Encore un sacré album de Rock, beau comme un classique, produit par un groupe sorti de nulle part, du désert australien : inutile d’essayer d’expliquer l’inexplicable, il suffit d’ouvrir grand nos oreilles, de fermer les yeux et de se laisser aller…
Et si l’Australie, plus encore que le Canada, mais bien loin devant des pays jadis phares comme la Grande-Bretagne ou les USA, était devenu LE pays où l’on compose et joue le Rock le plus intéressant, le plus aventureux, mais aussi le plus sincère, le plus fidèle à l’esprit du genre, de la planète ? Car il n’y a pas une semaine où l’on ne s’extasie pas sur une nouvelle sortie d’une bande d’inconnus qui nous explosent soit la tête, soit le cœur, avec une dizaine de chansons qui appuient sans vergogne sur tous les boutons qui déclenchent chez nous le plaisir absolu. Cette semaine, écoutons donc – et célébrons Los Palms, le quintet originaire d’Adelaide, qui vient de sortir l’album le plus directement excitant de la semaine (pour le mois, on verra plus tard) : ça s’appelle Skeleton Ranch, ça dure 35 minutes (qui a dit 5 minutes de trop ?) et c’est leur premier album…

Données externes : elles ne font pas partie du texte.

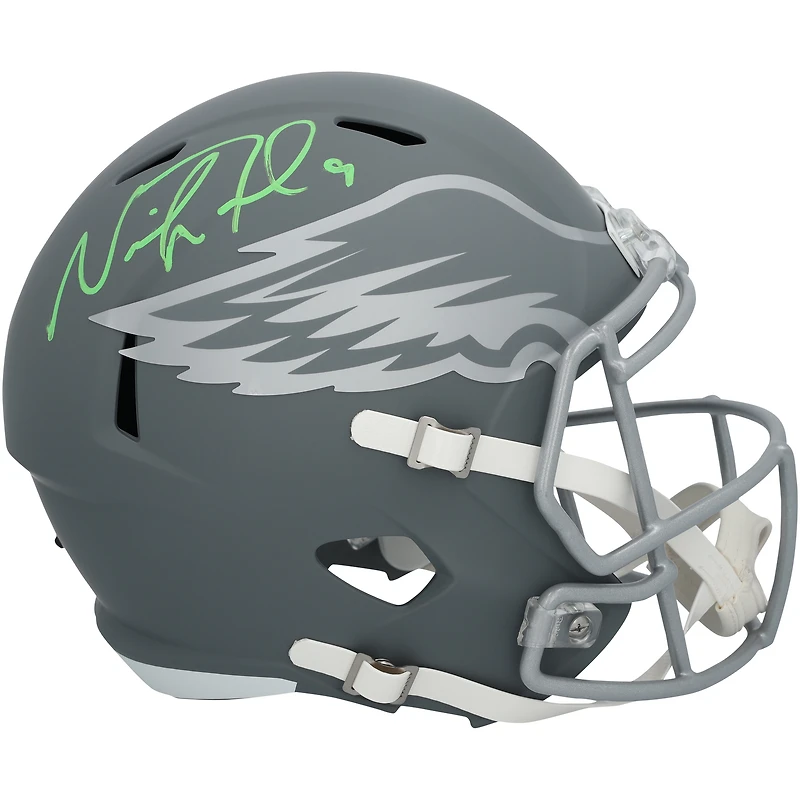 Nick Foles Philadelphia Eagles Autographed Riddell Slate Speed Replica Helmet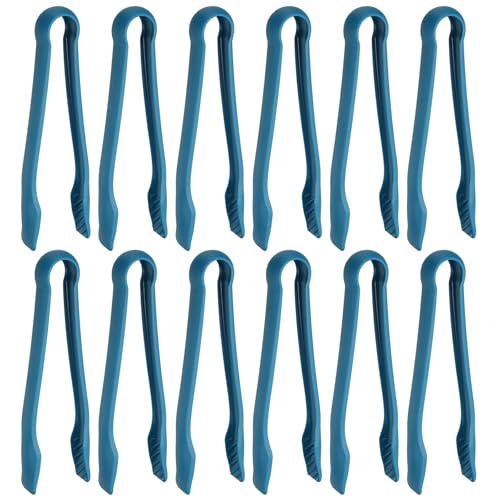 12 Pcs Toaster Tongs (10 Inch / Blue)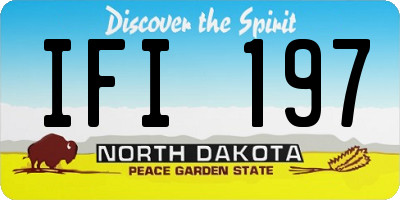 ND license plate IFI197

… soit 35 minutes de pure perfection rock’n’roll, sur lesquelles on peut jouer sans fin aux étiquettes qu’on colle et qui se décollent : les cinq chevelus qui posent souvent avec des lunettes de soleil mais qui ne ressemblent absolument à rien, et surtout pas à des gravures de mode (dieu les bénisse !) définissent leur musique comme du « romantic desert jangle », ce qu’on qualifiera sans crainte de bullshit marketing inutile, voire de horseshit bien fumante. Pour nous, même s’ils vivent dans le désert, même s’ils ne craignent pas une chanson lente et donc romantique de temps en temps (Cadillac est, de fait, une très belle dérive pleine de doux (?) sentiments), même s’ils mettent une tonne d’écho sur la voix du chanteur et ont des guitares qui carillonnent comme s’ils n’avaient jamais écouté que The Shadows dans leur vie (l’intro de Sorrows est presque une caricature d’Apache !), ce disque est juste un f…g disque de pur rock’n’roll. Avec, dedans, une bonne dose de mélodies faciles à chanter pour plaire aussi aux filles…
Scared of Saturday Nights, en intro, ferait une parfaite reprise pour les Fleshtones, sauf que le bon délire garage rock se teinte d’emblée d’une sorte de mélancolie morbide qui lui rajoute une formidable dose de charme. « I don’t wanna be cool », chantent Los Palms sur le titre du même nom : eh bien, c’est loupé, en dépit de ces fameuses dégaines que nous moquions plus haut, car cette musique est juste la définition du « cool », comme Jagger et Richards l’illustraient en 1965 ! Sur la plupart des titres, le chanteur sonne comme un croisement d’Iggy et Lee Hazelwood qui rêverait de la gloire internationale d’Alex Turner, mais, on l’a déjà dit, noyé dans une tonne d’écho. Sur Just A Sin, pour changer de la tonne de réverb sur les guitares, le solo orientalisant et strident vous vrille la tête de belle façon. Dead Man ressemblerait à un titre des Cramps si ces derniers avaient décidé un jour de faire une chanson « commerciale » pour emballer les filles. Sandy a tout d’un slow décharné que déverse une sono saturée dans une ballroom déserte, le tout dans un film de Jim Jarmush, et c’est incroyablement efficace quand on aime les images post-apocalyptiques : la classe absolue, quoi ! Sunday Death Drive est un grand morceau de surf music d’une splendeur presque caricaturale : le genre à pousser Tarantino à nous pondre un nouveau film qui se passe dans le désert australien juste pour y loger cette chanson.
Et l’album se clôt – déjà – par un Let’s Go To The Water aussi surplombant que définitif : une musique parfaite pour la fin du monde, oui, on l’a déjà dit, qui distille une mélancolie terminale sans oublier de tirer son chapeau aux ombres tremblantes d’un passé qui ne manquait pas de classe… Pas loin d’une certaine perfection euh… classique. Ça ressemble au secret retrouvé du Rock : comment honorer le passé de la manière la plus pertinente pour notre présent, tout en se moquant d’un futur qui a vraiment une salle tronche.